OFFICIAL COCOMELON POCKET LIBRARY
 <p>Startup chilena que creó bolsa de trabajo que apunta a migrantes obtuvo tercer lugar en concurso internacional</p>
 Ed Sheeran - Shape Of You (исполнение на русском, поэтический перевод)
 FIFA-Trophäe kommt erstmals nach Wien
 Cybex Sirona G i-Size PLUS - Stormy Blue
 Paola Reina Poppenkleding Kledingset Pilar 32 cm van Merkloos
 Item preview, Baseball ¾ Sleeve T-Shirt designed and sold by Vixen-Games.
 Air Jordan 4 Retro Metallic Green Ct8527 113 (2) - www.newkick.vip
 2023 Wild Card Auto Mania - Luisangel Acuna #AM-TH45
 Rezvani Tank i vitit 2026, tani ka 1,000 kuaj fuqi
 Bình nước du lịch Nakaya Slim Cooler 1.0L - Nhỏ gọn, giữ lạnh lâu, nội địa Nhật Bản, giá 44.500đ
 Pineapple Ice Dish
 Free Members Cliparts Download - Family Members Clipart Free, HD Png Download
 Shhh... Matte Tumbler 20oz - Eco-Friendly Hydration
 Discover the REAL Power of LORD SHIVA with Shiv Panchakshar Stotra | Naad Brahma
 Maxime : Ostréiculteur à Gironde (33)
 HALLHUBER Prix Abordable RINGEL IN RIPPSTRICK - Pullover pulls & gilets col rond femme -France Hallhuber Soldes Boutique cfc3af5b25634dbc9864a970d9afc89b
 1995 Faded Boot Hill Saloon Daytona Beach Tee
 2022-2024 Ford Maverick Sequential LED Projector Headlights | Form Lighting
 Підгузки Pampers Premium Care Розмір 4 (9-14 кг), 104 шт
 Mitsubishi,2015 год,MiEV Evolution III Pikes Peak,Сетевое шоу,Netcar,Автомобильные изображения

----

Copy the items from the start through the line that contains "Item preview, Baseball", switching "Stormy Blue" to "Lava Red" and changing nothing else.

OFFICIAL COCOMELON POCKET LIBRARY
 <p>Startup chilena que creó bolsa de trabajo que apunta a migrantes obtuvo tercer lugar en concurso internacional</p>
 Ed Sheeran - Shape Of You (исполнение на русском, поэтический перевод)
 FIFA-Trophäe kommt erstmals nach Wien
 Cybex Sirona G i-Size PLUS - Lava Red
 Paola Reina Poppenkleding Kledingset Pilar 32 cm van Merkloos
 Item preview, Baseball ¾ Sleeve T-Shirt designed and sold by Vixen-Games.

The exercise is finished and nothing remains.